:: GIVEN MATERIAL ::
★ ★ ★ ★ ★ ★ ★

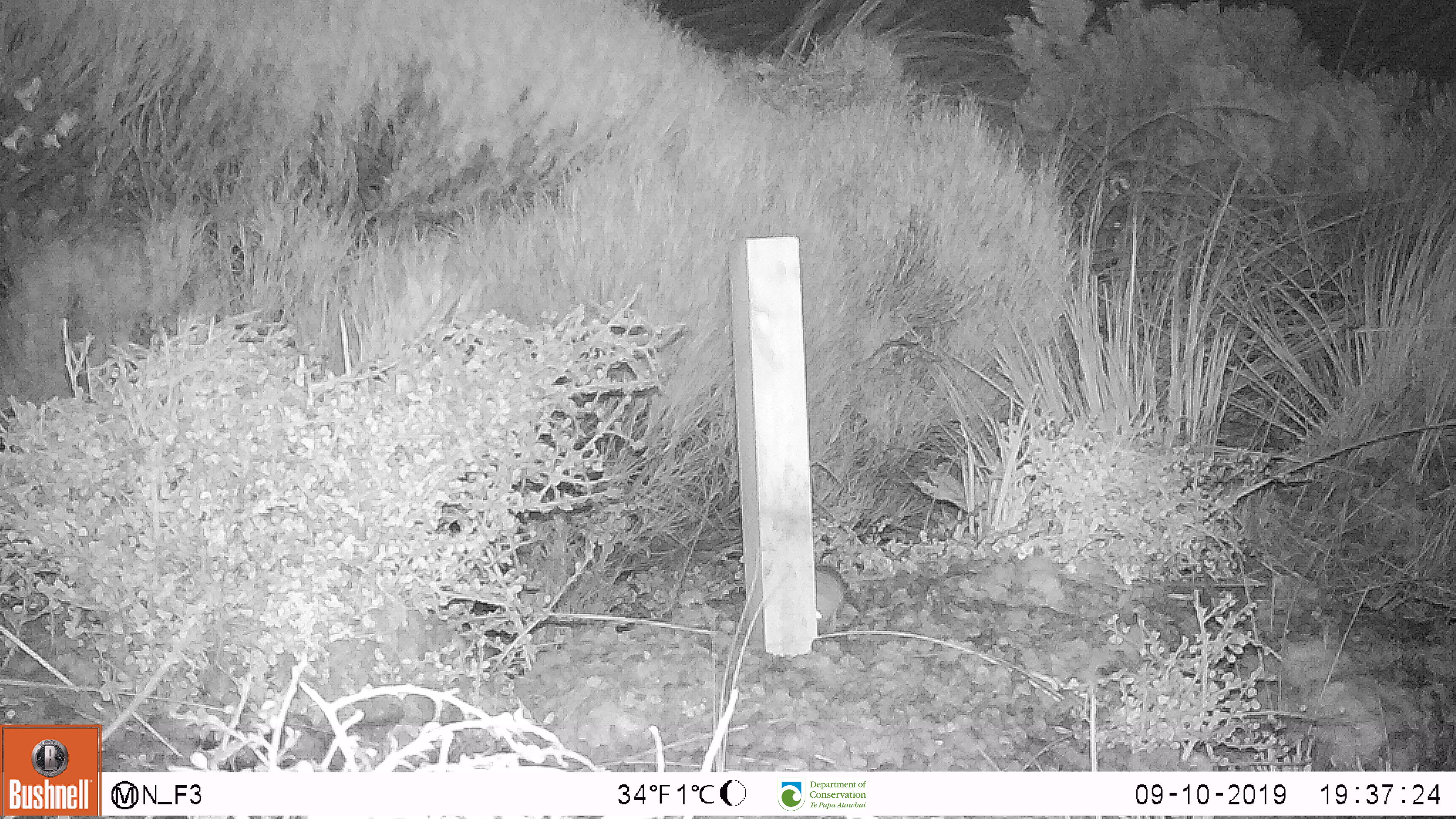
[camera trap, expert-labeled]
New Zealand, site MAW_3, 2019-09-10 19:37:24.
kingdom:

★ ★ ★ ★ ★ ★ ★

:: GOAL OF THE EXERCISE ::
Copy out the data verbatim, excluding the pictures.

:: REPLY TO THE TASK ::
[camera trap, expert-labeled]
New Zealand, site MAW_3, 2019-09-10 19:37:24.
kingdom:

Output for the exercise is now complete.